O DNA da bactéria causadora da doença foi identificado nos restos mortais de pessoas enterradas na região a partir do ano de 1338, menos de uma década antes que a peste negra chegasse ao território europeu.

O material genético do micróbio do Quirguistão é praticamente idêntico ao encontrado em vítimas da pestilência na Europa, mostra a pesquisa sobre o tema que acaba de sair na revista científica Nature. E as inscrições nos túmulos asiáticos sugerem que já se tratava de uma epidemia —boa parte das mortes dessa época no local parece ter sido causada pela infecção.

O Quirguistão é um país da Ásia Central, ex-integrante da antiga União Soviética. Tem fronteira ao norte com o Cazaquistão, a oeste com o Uzbequistão, a sul com o Tajiquistão e a leste com a China. Sua capital é Bisqueque, a maior cidade do país. O país fazia parte da Rota da Seda, antigo trajeto comercial entre a China e o Mediterrâneo.

A pesquisa multidisciplinar

Anos atrás, Philip Slavin, historiador econômico e ambiental da Universidade de Stirling, Reino Unido, e co-autor principal do estudo, encontrou registros de dois cemitérios do século XIV no Quirguistão que, segundo ele, poderiam conter pistas para as origens da Peste Negra. Os cemitérios, conhecidos como Kara-Djigach e Burana, continham um número incomumente alto de lápides datadas de 1338 e 1339, dez das quais faziam referência explícita a uma peste.
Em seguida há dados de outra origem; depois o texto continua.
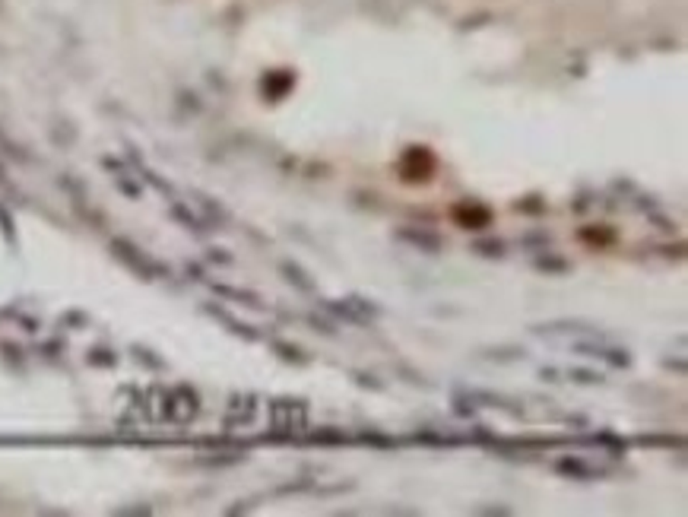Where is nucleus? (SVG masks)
I'll use <instances>...</instances> for the list:
<instances>
[{"label": "nucleus", "instance_id": "1", "mask_svg": "<svg viewBox=\"0 0 688 517\" xmlns=\"http://www.w3.org/2000/svg\"><path fill=\"white\" fill-rule=\"evenodd\" d=\"M434 175V156L425 147H409L400 159V178L407 184H425Z\"/></svg>", "mask_w": 688, "mask_h": 517}, {"label": "nucleus", "instance_id": "2", "mask_svg": "<svg viewBox=\"0 0 688 517\" xmlns=\"http://www.w3.org/2000/svg\"><path fill=\"white\" fill-rule=\"evenodd\" d=\"M451 216H454V222L460 228H486V226H492V209H488L486 203H473V201L457 203Z\"/></svg>", "mask_w": 688, "mask_h": 517}]
</instances>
Para determinar se os enterros tinham alguma relevância para a Peste Negra posterior, Slavin trabalhou com Johannes Krause, paleogeneticista do Instituto Max Planck de Antropologia Evolutiva em Leipzig, Alemanha. O objetivo era rastrear os restos mortais do cemitério do Quirguistão – que havia sido escavado nas décadas de 1880 e 1890 e transferido para São Petersburgo, na Rússia. A equipe, liderada pela arqueogeneticista Maria Spyrou da Universidade de Tübingen, na Alemanha, sequenciou DNA antigo de sete pessoas cujos restos mortais foram recuperados, descobrindo DNA de Y. pestis em três enterros de Kara-Djigach.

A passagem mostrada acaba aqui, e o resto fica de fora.